Illuminata and Marianne bring us prayers for our daily life, ranging from ones asking for forgiveness, finding the greatest of all great loves, achieving intimacy, to releasing anger. Then, we have rites of passage by Marianne, ones blessing the newborn, the coming of age, marriage and even death.
The pilgrimage is a process by which we change what we think and transform who we are. Prayer is the pilgrim’s walking stick. We pray for the capacity to forgive, to see the innocence in people and to surrender all things to God. We pray to enter the mystery, to remember now, to no longer forget,” writes Marianne with words of wisdom and of empowerment.
Prayers for our souls, work, creativity, even for the world, the body, are all present here. Noteworthy is that these prayers appeal to the seeker of the spiritual world, not exclusively to the religious fanatic; they are for those searching for higher consciousness.
Though not the most famous of Marianne’s body of work, Illuminata still persists as one of her best. It is a book that hearkens the yearnings of the soul, and heals them.
Marianne’s most down-to-earth and accessible book, The Gift of Change: Spiritual Guidance for Living Your Best Life was published in 2004. Still to this day, it remains a favorite among self-help genre lovers and rightfully so.
In this entry, Williamson conveys to people how they can live without fear, angst and worry, drawing on, as always, her personal experiences and intimate thoughts on the subject.
Recognizing that our time is one of grave stress, stress that most of us aren’t willing to admit is even there, Williamson shows us how paralyzed we have become as result of our negligence. As Marianne writes – ‘We live with an abiding sense of collective anxiety’.
Williamson remarks that the immediate replies and mechanisms to which our minds opt to when facing any kind of resistance or any kind of problem should not be fearing and worrying. While learning to let our heart open to God and the love around us, the love that is our guide, we will acknowledge that what causes us ill-will, is but a chance to grow because of it.
With uplifting hope and words capable of healing, Marianne tells us the ten ways we can change so as to learn to view ourselves, and more generally life, through a loving lens, instead of a worrisome one.

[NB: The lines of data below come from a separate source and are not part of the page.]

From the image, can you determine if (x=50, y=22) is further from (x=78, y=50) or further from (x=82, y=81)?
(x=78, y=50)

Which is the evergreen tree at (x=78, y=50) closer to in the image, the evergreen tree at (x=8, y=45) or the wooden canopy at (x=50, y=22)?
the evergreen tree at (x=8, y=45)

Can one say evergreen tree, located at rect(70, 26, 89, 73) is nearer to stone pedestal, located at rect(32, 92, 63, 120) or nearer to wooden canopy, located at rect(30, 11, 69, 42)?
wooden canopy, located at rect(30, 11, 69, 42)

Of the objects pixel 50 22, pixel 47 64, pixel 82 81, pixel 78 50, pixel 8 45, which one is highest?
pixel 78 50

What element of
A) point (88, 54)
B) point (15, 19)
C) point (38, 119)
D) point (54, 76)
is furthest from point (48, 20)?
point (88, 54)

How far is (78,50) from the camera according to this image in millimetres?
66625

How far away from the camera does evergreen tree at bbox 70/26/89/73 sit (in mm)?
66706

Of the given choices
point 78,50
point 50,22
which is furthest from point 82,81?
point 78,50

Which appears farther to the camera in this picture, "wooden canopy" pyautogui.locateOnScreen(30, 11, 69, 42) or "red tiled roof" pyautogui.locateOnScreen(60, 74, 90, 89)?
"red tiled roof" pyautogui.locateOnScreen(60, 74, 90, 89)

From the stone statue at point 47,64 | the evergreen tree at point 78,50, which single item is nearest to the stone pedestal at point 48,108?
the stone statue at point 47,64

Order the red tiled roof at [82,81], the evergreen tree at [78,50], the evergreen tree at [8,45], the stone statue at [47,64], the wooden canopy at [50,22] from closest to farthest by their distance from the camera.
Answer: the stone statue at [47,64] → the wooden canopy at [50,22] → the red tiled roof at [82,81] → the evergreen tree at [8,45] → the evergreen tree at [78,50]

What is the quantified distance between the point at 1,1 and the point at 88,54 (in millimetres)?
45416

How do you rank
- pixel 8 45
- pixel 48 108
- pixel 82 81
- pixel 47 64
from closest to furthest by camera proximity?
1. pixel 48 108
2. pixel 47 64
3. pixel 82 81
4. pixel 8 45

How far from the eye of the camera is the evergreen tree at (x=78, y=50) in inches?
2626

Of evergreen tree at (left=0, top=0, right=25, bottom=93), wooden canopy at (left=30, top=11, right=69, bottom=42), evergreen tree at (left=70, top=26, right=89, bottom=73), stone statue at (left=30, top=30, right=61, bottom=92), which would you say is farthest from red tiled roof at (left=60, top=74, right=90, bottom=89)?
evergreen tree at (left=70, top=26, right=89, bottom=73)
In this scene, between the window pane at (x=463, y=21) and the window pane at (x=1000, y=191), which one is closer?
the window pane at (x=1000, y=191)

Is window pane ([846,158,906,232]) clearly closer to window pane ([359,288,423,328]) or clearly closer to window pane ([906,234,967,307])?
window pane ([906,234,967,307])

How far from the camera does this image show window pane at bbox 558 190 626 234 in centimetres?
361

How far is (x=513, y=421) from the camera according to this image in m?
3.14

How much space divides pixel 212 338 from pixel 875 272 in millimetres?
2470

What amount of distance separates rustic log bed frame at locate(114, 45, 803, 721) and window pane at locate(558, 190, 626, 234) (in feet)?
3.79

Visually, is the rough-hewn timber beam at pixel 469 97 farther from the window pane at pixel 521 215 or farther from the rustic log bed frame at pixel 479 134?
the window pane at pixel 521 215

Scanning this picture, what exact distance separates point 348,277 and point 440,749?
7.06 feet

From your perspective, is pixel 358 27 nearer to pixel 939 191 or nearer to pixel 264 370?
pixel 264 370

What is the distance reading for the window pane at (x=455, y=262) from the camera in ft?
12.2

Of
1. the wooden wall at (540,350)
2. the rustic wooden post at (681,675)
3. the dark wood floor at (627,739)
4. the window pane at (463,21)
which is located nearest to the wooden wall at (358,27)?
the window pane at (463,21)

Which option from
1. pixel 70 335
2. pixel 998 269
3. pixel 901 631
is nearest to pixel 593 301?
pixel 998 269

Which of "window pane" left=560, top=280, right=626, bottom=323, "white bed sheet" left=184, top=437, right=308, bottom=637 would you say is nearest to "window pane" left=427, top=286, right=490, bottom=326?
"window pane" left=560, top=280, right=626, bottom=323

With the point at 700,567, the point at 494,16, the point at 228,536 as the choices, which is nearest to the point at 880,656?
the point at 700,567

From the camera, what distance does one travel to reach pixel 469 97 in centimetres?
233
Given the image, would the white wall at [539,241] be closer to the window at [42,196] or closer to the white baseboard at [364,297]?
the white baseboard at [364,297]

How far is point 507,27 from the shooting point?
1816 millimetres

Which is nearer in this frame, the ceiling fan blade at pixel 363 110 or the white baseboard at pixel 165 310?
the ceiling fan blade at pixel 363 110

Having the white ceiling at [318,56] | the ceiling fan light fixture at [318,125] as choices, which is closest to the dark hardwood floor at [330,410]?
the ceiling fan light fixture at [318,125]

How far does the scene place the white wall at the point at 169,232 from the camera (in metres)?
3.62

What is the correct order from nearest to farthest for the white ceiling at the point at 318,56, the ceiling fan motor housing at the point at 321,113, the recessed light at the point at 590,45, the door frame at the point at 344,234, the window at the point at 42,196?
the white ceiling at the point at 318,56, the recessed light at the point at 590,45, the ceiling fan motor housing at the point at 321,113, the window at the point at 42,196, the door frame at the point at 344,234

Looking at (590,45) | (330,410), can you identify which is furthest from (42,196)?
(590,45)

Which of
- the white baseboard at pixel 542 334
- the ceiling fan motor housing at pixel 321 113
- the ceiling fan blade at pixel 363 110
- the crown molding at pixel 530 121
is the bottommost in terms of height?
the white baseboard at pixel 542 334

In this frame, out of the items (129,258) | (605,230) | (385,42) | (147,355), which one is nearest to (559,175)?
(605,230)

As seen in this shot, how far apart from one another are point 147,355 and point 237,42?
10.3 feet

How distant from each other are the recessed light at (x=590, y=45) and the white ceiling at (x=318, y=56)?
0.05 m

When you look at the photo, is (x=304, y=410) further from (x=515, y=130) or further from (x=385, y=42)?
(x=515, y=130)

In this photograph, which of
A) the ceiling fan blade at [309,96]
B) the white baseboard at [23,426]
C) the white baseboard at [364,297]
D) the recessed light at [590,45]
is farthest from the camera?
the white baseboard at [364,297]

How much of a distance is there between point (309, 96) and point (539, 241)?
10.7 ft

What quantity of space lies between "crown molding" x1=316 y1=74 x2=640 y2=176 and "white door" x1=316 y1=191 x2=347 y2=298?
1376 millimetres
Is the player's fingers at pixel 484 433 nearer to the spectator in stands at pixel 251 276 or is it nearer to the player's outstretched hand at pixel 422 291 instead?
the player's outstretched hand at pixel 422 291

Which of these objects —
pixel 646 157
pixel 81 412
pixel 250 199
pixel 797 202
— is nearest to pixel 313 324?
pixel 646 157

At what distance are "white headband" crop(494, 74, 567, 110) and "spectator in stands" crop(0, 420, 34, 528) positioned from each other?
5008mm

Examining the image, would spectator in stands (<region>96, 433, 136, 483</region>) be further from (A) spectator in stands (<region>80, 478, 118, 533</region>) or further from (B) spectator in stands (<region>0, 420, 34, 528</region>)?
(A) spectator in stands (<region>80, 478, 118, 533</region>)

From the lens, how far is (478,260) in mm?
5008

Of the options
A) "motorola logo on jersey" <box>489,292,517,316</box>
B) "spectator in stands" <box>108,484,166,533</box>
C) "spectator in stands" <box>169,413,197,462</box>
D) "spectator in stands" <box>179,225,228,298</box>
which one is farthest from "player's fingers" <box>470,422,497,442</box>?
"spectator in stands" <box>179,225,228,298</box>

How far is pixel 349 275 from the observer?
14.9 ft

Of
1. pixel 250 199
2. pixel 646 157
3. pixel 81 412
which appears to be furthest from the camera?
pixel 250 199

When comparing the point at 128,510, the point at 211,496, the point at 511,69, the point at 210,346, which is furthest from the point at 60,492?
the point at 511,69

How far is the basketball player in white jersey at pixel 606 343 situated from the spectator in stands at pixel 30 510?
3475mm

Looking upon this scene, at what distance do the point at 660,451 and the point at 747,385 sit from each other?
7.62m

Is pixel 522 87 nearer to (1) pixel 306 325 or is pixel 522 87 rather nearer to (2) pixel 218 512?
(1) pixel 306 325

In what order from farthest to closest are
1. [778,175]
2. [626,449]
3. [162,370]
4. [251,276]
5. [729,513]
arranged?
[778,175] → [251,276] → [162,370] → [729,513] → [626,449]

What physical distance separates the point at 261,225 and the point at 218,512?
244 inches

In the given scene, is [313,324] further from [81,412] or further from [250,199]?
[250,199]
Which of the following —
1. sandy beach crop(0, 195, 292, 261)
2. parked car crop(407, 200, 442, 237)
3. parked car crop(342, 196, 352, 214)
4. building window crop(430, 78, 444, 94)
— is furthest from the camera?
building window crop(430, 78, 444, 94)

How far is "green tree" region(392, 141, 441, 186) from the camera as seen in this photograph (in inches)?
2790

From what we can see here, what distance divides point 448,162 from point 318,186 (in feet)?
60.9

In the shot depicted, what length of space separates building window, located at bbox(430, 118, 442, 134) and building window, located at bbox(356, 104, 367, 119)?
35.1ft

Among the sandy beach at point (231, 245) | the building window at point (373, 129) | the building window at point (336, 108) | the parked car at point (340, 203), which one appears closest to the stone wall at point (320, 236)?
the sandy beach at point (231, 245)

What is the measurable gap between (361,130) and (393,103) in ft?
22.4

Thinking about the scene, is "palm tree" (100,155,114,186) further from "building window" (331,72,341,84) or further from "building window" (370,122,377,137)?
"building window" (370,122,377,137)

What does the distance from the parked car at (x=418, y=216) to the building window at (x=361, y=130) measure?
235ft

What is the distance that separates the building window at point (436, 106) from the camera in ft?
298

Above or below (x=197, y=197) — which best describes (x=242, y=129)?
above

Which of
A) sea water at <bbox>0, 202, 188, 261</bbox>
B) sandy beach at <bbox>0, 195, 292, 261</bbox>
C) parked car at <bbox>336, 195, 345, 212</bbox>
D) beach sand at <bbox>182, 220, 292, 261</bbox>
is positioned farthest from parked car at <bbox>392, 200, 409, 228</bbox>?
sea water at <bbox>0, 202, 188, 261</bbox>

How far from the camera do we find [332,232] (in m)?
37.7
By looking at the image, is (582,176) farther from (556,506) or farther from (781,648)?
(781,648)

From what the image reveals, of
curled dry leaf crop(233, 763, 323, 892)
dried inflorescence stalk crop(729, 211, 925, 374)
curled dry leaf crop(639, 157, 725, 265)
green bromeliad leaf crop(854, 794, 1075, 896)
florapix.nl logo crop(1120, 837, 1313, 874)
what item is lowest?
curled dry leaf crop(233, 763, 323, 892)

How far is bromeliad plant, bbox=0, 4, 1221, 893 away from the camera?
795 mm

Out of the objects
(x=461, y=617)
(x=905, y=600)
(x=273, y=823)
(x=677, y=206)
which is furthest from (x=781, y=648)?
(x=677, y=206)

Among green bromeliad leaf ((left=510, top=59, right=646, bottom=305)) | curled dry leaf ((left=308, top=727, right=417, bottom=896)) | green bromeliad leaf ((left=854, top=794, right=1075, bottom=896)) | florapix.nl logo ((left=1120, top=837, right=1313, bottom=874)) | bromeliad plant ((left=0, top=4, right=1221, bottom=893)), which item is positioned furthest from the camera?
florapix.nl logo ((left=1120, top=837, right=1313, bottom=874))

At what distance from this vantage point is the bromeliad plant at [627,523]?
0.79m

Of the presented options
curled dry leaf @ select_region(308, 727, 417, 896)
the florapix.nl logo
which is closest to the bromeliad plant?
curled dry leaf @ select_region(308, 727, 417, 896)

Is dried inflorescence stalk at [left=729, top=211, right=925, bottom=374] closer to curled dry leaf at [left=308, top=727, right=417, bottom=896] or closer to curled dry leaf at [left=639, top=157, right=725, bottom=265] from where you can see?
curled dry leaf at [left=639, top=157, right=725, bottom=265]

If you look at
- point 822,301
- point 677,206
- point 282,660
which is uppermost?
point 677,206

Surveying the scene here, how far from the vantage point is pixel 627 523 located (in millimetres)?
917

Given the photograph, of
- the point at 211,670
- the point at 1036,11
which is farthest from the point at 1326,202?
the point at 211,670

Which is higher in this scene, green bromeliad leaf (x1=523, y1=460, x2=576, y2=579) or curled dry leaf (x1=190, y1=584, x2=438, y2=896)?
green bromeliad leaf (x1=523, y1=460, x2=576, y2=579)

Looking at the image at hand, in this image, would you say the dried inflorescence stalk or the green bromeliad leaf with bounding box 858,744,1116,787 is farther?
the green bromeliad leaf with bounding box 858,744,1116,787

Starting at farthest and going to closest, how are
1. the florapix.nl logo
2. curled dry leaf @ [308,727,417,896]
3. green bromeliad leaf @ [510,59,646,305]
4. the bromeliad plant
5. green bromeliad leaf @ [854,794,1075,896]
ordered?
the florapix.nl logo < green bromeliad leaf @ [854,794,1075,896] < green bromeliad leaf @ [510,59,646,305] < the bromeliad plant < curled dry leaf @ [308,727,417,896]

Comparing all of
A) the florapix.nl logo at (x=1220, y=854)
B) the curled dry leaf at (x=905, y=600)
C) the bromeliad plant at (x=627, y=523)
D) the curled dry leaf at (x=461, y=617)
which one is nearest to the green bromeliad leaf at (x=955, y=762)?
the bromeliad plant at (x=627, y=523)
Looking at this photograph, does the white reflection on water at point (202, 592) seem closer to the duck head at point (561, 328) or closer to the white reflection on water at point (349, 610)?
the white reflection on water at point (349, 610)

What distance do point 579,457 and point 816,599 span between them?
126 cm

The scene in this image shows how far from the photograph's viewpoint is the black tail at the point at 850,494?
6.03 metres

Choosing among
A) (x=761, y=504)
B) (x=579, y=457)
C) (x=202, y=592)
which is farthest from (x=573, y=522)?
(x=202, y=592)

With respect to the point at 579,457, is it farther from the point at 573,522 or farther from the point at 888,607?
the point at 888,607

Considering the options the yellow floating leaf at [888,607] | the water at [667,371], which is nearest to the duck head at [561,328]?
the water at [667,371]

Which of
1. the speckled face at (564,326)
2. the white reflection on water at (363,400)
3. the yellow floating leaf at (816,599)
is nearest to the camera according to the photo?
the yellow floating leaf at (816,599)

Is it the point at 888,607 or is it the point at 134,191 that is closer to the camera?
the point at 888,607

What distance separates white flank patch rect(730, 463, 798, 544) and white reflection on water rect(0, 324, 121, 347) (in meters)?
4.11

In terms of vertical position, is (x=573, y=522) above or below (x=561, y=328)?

A breeze of a read, very easy to get through, littered with pleasant, lighthearted anecdotes of Williamson’s life and the stories, happenings from the lives of her clients from throughout her lustrous career as spiritual guide.
We see Marianne, or the Law of Divine Compensation, assuring us with steadfast claims that everything will be all right by the end, since the universe is essentially made up or thought up so as to work in accordance to our will and our coveting.
‘Think of the universe itself as a personal love note from God to you. ‘, Marianne writes, challenging us, like in earlier books, to believe that miracles do happen. All that is asked of us is to make a modification or an alteration in our perspective, and to bear a positive outlook on life so that positive outcomes can follow us on our paths.
The Law of Divine Compensation, as Marianne perceives it, has its fundaments set up on love. If it happens that love is lacking, and that the norm has become anger, lechery, envy or something of a negative nature, this law is rendered inert and useless. The task we have at hand is the surmounting of the Mount fear, and when we do that, only then can we start to see the blessed things happening all around us.